Michelle testifies before Florida Legislature
Yesterday in Tallahassee, Michelle Rhee testified before Florida State's Senate Prekindergarten-12 Education Committee and later in the day, its House Kindergarten-12 Competitiveness Subcommittee. She spoke about how to support and keep the best teachers in the system, as well as a proposed performance pay structure.
The Senate's Pre-K-12 Education Committee is scheduled to vote later today on a bill (SB 736) that would elevate the status of teachers by identifying and retaining the most effective teachers.
Here are a few excerpts from Michelle's testimony:
Research tells us that teachers are the most powerful school influence on student achievement in our classrooms, and most of us would be hard pressed to imagine where our own lives would be without their influence. We value the profession by holding them to high expectations for what they can achieve with their students, rewarding them for their success, and surrounding them with colleagues of equal striving and excellence.

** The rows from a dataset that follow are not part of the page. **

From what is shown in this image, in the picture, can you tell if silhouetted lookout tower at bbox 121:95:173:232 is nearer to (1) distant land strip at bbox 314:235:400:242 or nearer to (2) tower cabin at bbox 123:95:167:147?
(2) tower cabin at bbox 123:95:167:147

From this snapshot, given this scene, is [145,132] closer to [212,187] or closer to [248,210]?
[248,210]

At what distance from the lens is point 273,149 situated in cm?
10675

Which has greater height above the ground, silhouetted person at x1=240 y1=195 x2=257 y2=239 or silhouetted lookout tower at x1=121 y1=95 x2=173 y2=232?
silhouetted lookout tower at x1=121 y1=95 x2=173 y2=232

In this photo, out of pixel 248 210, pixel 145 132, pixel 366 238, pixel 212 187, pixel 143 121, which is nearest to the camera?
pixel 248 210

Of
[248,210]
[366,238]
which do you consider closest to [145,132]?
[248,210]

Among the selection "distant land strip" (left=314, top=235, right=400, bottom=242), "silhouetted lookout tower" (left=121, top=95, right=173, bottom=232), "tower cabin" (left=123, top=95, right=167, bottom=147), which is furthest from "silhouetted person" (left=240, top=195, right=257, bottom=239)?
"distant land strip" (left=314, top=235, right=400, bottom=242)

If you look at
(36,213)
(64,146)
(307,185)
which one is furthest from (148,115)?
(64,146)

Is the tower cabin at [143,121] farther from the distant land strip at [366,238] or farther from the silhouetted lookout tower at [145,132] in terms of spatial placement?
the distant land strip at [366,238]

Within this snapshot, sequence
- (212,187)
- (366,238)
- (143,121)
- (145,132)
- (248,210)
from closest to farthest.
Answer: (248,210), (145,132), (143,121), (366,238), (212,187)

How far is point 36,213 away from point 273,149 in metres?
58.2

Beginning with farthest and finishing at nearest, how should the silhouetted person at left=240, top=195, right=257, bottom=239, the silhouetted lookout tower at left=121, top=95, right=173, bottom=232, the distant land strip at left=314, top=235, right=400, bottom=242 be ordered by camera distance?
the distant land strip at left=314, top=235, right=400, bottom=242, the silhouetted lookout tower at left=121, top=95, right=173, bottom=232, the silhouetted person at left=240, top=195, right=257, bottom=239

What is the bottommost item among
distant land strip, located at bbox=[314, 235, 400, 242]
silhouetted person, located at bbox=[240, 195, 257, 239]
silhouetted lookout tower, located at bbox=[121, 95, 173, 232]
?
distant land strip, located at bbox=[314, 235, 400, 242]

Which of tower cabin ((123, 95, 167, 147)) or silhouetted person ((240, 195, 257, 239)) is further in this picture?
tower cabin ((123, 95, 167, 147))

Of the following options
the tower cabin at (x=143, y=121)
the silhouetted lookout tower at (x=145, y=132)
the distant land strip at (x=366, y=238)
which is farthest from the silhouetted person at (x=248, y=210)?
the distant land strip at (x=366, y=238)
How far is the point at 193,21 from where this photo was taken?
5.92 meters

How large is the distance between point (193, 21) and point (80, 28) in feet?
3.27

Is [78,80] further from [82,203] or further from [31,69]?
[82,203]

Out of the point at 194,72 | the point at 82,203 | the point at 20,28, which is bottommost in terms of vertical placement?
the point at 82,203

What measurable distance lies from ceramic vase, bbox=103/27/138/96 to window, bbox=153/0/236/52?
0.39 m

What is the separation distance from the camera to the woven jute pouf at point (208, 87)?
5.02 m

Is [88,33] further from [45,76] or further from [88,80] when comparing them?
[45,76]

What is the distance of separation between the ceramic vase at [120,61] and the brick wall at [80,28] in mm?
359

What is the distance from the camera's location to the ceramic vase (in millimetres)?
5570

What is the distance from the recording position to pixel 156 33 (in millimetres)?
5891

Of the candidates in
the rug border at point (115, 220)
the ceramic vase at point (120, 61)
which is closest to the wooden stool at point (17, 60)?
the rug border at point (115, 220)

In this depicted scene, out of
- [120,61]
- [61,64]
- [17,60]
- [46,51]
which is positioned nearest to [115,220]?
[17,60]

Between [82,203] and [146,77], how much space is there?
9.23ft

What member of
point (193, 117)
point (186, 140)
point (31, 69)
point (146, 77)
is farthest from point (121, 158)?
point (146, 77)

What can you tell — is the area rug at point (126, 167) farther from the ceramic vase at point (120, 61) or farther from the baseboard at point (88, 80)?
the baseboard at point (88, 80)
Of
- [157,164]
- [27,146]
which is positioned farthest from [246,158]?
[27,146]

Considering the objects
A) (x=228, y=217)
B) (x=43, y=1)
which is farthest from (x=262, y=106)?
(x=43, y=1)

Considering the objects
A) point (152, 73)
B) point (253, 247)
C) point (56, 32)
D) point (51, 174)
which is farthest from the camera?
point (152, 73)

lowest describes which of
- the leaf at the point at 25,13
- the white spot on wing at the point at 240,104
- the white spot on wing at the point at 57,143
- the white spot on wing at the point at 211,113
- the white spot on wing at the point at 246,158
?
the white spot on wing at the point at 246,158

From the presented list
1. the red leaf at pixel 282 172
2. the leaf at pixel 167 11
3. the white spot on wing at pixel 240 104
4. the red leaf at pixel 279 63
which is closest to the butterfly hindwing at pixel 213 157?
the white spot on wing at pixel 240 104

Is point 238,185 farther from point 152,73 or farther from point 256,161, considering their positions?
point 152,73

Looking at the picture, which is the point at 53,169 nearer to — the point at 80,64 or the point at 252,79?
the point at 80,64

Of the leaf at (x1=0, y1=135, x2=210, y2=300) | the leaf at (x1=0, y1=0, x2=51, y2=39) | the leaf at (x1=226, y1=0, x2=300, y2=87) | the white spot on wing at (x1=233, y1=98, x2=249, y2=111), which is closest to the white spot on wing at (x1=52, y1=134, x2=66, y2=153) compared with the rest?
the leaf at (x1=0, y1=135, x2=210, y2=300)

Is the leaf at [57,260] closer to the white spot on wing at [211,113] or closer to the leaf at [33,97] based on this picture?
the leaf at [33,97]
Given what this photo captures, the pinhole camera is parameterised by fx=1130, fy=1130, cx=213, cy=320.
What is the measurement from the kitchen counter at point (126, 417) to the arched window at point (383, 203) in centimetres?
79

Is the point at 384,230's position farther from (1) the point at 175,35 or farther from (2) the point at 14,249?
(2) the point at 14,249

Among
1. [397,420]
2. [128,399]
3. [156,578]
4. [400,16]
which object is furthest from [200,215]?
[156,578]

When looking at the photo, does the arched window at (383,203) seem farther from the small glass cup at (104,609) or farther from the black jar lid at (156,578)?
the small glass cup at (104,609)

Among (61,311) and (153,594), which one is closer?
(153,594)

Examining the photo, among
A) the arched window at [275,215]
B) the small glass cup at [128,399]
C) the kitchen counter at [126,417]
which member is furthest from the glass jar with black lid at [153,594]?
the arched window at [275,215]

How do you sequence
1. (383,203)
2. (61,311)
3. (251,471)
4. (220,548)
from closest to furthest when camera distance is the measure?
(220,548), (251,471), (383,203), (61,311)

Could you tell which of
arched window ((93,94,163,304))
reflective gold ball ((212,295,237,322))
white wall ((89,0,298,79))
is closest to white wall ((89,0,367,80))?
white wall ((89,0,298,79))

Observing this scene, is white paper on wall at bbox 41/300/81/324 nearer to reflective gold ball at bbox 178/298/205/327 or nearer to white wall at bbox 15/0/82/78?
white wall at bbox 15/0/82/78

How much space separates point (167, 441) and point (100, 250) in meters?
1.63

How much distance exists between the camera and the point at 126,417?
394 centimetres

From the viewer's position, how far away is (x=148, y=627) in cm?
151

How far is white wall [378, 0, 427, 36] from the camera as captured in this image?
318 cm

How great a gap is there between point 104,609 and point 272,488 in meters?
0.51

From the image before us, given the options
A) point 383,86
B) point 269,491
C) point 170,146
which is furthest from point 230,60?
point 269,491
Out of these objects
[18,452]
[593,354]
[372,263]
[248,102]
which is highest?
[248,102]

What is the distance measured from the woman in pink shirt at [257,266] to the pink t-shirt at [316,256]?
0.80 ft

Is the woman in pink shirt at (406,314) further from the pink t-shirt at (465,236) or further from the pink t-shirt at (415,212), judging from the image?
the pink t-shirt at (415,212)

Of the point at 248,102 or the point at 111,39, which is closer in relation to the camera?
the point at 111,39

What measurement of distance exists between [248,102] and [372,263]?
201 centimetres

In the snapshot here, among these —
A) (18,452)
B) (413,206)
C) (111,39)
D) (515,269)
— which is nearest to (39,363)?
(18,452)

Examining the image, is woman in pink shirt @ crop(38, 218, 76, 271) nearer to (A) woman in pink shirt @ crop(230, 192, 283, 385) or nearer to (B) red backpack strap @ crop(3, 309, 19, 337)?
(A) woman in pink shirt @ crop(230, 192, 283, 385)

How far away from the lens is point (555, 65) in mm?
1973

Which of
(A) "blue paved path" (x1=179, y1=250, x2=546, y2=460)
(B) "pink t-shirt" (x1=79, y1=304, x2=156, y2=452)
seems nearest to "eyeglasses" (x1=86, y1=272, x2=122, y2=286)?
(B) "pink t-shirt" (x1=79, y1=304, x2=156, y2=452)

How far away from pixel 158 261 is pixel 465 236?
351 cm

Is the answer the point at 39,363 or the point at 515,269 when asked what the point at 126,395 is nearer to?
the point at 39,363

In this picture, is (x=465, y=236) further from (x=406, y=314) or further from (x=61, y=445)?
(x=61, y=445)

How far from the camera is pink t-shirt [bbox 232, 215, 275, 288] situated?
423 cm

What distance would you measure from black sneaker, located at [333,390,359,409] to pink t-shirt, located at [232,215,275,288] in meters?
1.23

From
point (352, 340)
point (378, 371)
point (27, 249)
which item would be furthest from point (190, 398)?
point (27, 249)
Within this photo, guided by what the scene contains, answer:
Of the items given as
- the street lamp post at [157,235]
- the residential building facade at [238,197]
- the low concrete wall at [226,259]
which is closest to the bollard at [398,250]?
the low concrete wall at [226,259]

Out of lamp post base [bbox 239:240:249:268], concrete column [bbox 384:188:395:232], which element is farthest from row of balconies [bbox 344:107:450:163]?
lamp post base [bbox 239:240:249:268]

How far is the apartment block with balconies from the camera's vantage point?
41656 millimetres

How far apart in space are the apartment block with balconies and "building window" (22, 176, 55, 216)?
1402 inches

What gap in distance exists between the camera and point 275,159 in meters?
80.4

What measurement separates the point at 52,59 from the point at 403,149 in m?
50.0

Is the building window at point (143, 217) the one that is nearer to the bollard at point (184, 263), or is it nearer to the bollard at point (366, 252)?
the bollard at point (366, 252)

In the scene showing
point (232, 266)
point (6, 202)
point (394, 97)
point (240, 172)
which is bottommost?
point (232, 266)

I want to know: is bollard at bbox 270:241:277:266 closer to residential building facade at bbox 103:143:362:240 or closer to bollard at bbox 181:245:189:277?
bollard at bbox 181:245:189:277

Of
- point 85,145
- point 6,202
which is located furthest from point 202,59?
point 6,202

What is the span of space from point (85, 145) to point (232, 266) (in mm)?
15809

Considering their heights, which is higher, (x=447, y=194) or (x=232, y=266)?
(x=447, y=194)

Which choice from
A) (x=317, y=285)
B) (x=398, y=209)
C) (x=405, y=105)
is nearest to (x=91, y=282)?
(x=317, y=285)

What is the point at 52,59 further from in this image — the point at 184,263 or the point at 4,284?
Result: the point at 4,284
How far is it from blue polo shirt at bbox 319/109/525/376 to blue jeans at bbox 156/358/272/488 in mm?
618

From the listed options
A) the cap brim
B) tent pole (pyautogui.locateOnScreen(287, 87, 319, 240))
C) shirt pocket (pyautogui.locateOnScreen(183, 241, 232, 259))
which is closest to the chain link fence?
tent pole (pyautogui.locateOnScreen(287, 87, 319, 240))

There are a number of reforms states can implement to value the profession of teaching by focusing on their impact on student achievement, and I am happy to share a few that I believe are most important.
I strongly support performance pay to reward the most effective educators. However, in most professions employees expect these rewards to come with high accountability for their work. Legislators in Florida could choose to bring teaching in alignment to other professions in a number of ways, such as having teachers agree to higher accountability in accepting performance pay, possibly through revisions in tenure.
I was encouraged to learn about Florida’s recent efforts to eliminate tenure. It just does not put students first, and with federal due process laws in place, tenure is no longer necessary to sufficiently protect teachers from arbitrary dismissal. Whether you are able to eliminate it or otherwise redefine it to separate tenure from personnel decisions, Florida can be one of the first to disempower this outdated practice that has no correlation to improved student achievement.
Of course, having tenure does not mean a teacher is ineffective. However, most teachers are granted tenure within just a few years. Once a teacher has tenure, in most states that teacher essentiahas a job for life regardless of performance, making the practice of tenure a barrier to separating teachers are ineffective and unable to improve.
As much as we must acknowledge and reward effective educators, more parents and educators agree than disagree that it should be virtually impossible for an ineffective educator to remain in the classroom. It is incredibly frustrating to most teachers that it is not. Our policies must reflect that even after just one year, an ineffective educator can set a child behind for years to come. This also puts a greater burden on subsequent teachers who are working their tails off to catch that student up while advancing their other students to higher levels. As Stanford economist Eric Hanushek’s study on teacher quality indicates, even if we replace just the bottom six percent of teachers with average teachers, we will see dramatic results in student achievement. Tenure makes it very difficult to do even this.
One teacher wrote to me this echoing this sentiment:
“Florida has a state full of frustrated teachers, bogged down by a thick layer of unnecessary and wasteful bureaucratic oversight. Florida teachers need the freedom to judge what is best for their students [and] professional development that will best help them teach our standards to their specific student populations.”
Teachers believe so much in what they do that they are hardest on themselves, and we have to respect that when we talk about accountability. We have many problems to fix in public education, and focusing on teacher quality does not mean we believe teachers are the problem in public education. Far from it. Rather, they are our most powerful part of the solution.